═══ Dataset records ═══

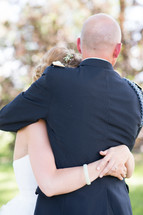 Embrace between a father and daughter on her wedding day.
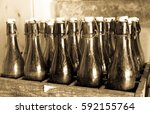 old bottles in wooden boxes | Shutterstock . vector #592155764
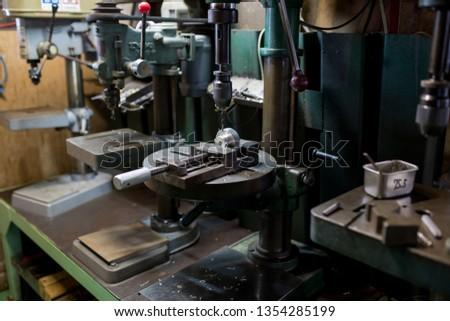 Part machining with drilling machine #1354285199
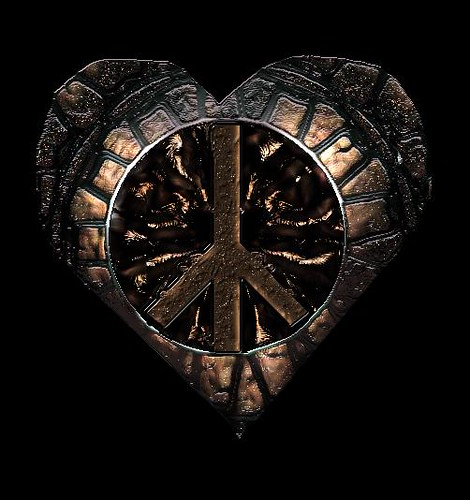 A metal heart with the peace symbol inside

═══
═══ Dataset records ═══

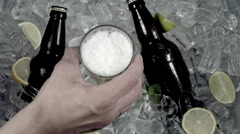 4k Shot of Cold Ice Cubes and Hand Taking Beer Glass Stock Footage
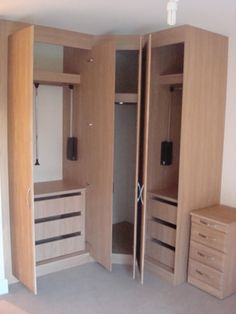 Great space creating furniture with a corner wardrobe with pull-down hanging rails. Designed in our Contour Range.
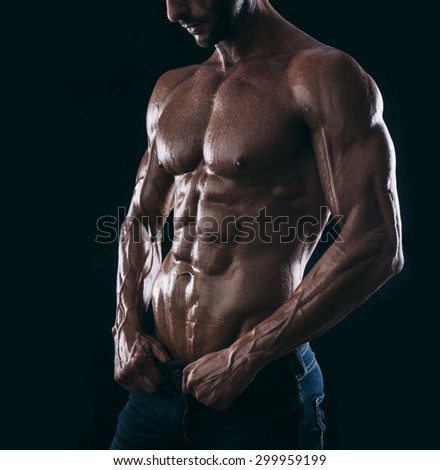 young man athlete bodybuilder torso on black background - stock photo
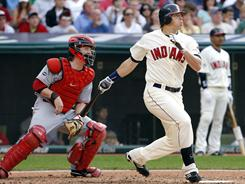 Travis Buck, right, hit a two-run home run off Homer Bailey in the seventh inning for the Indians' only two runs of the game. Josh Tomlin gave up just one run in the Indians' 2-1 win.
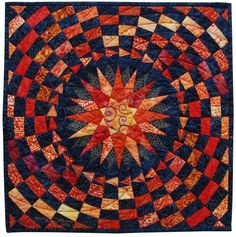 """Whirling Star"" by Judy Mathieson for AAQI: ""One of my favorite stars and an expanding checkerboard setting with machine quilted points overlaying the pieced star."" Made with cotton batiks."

═══
═══ Dataset records ═══

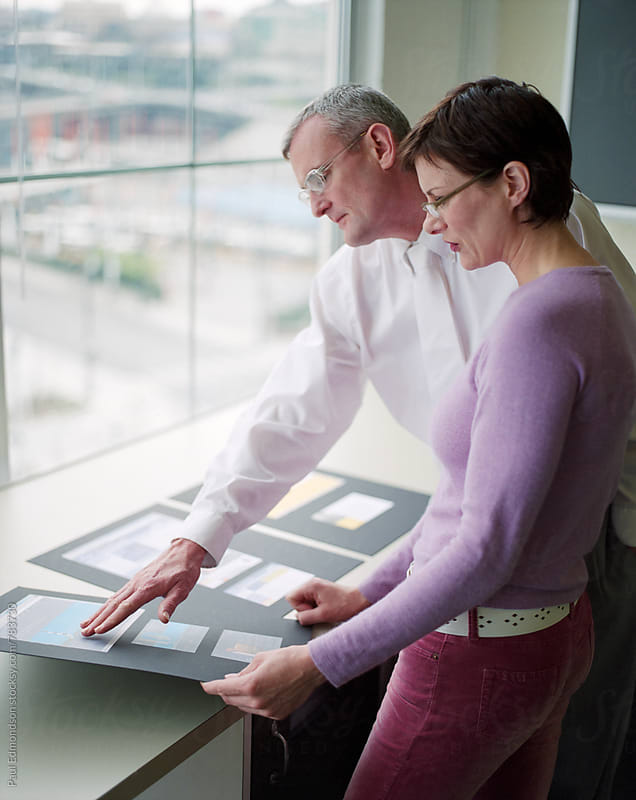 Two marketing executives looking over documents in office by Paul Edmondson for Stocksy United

═══

- [What needs to be done] Your answer must be everything above from the line with "young man athlete" down to the line with "by Judy Mathieson", word for word, and no pictures.

- [Expected answer]
 young man athlete bodybuilder torso on black background - stock photo
 Travis Buck, right, hit a two-run home run off Homer Bailey in the seventh inning for the Indians' only two runs of the game. Josh Tomlin gave up just one run in the Indians' 2-1 win.
 """Whirling Star"" by Judy Mathieson for AAQI: ""One of my favorite stars and an expanding checkerboard setting with machine quilted points overlaying the pieced star."" Made with cotton batiks."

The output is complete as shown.